Saturday, January 26, 2013

Adventures in Honduras

Hello LCS Community!

I have enjoyed a respite from the wintry weather by getting away to Honduras for the first half of January.

I led a trip for people in the organization called Farmer to Farmer and we visited coffee farmers and renewed our connections. After the organized trip was over, some of my tripmates went on to the Farmer to Farmer trip in Guatemala, some went home, and I stayed in Honduras to have more adventures.

Check out the stories from the trip on the Farmer to Farmer blog.

Wednesday, January 23, 2013

Winter's Day

Snow dunes

Can you see the two birds in this picture?  

Nature Notes: Exploding Chicken Eggs

  Where have all the eggs gone?!  A common question asked to the Land School chickens.  Turns out, they were hiding... and exploding, winter style.
  In the summer, eggs that go undiscovered explode (or seem to) from gas build up, producing a sulfer odor akin to the geysers of Yellowstone.  In the winter, the explosion is not  as smelly because the eggs are actually freezing.  The yolks and whites are made up of about 75% water; the albumen, or the whites, are almost 90% water.  Since water freezes at 32 degrees Fahrenheit (0 degrees Celsius) and is the only molecule that expands as it solidifies, the eggs too will freeze.  
  But why does it expand?  Because, unlike all other molecules that reorganize themselves as they cool creating symmetry and increased order, water is molecularly more symmetrical in liquid form versus solid form.  Ice actually takes up 9% more space than liquid water.
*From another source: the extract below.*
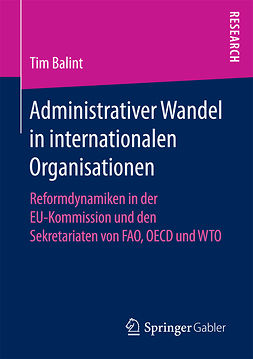 Balint, Tim - Administrativer Wandel in internationalen Organisationen, ebook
If water is in an airtight container, as it freezes, the ice is powerful enough to crack the container, be it water bottle, pipes in your house, or eggshells at the Land School.
  The following are some pictures I found last week of some frozen eggs.
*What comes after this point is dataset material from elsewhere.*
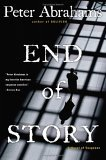 End of Story: A Novel of Suspense  by  Peter Abrahams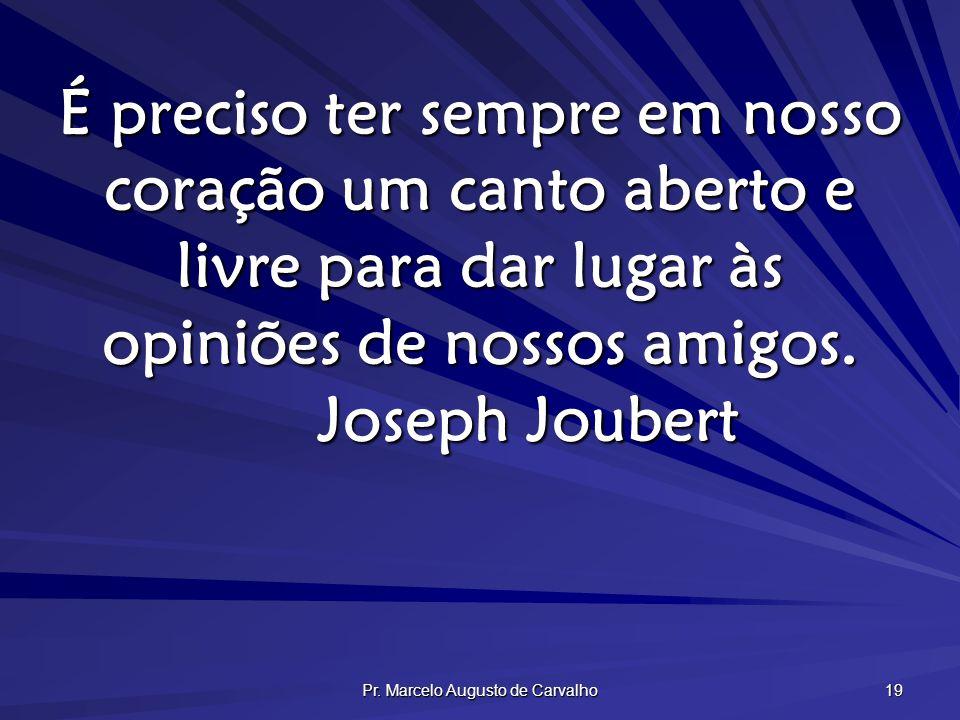 Pr. Marcelo Augusto de Carvalho 19 É preciso ter sempre em nosso coração um canto aberto e livre para dar lugar às opiniões de nossos amigos. Joseph J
Recently discovered clutch of 44 eggs, 38 of which were frozen.

Tuesday, January 8, 2013

Nature Note: Hungry Deer

    It is January at the Land School and everyone is hungry, including the white-tailed deer of our neighborhood.  Last week, from New Year's Eve to New Year's Day, the white pine planting was transformed (fingers crossed not permanently) by the deer eating the needles and buds.  
    During the winter months, deer undergo a shift in diet, switching from the leafy greens of summer to a more fibrous diet of tree/shrub buds, seeds, and nuts.  This is evident not only by observing the eat marks on plants, but also in their scat.  The greens diet produces a squished "Milk Dud" appearance while the high fiber diet produces the seemingly ever present piles of oblong spheres.
    Other deer signs at the Land School include tracks, trails (often right on or through our own ski trails), and "beds" or depressions in the snow about the size of a curled up deer (if you are lucky, you'll find one with hoof, leg and nose prints, hair, and a bit of scat!).
    As for our herd of deer, perhaps this winter has been a challenging one to find enough food as we continue to see many scavenging signs very close to the road with the pines and very close to the Farmstead.  We'll be monitoring the population as the season progresses to help guide us on how to best protect the young plants we would like to flourish (and our summer veggies!).  To protect what remains of the white pines, I've stapled paper around the terminal or end buds (many of which were left; a deer's version of sustainable harvest?) and the remaining lateral (side) buds.


Deer tracks abound and pine needles do not.

The guinea fowl were creating the sounds I wanted to to express my frustration at what happened to our little trees.

Most of the terminal buds are still there though!

Bud capped pines and our ski trail.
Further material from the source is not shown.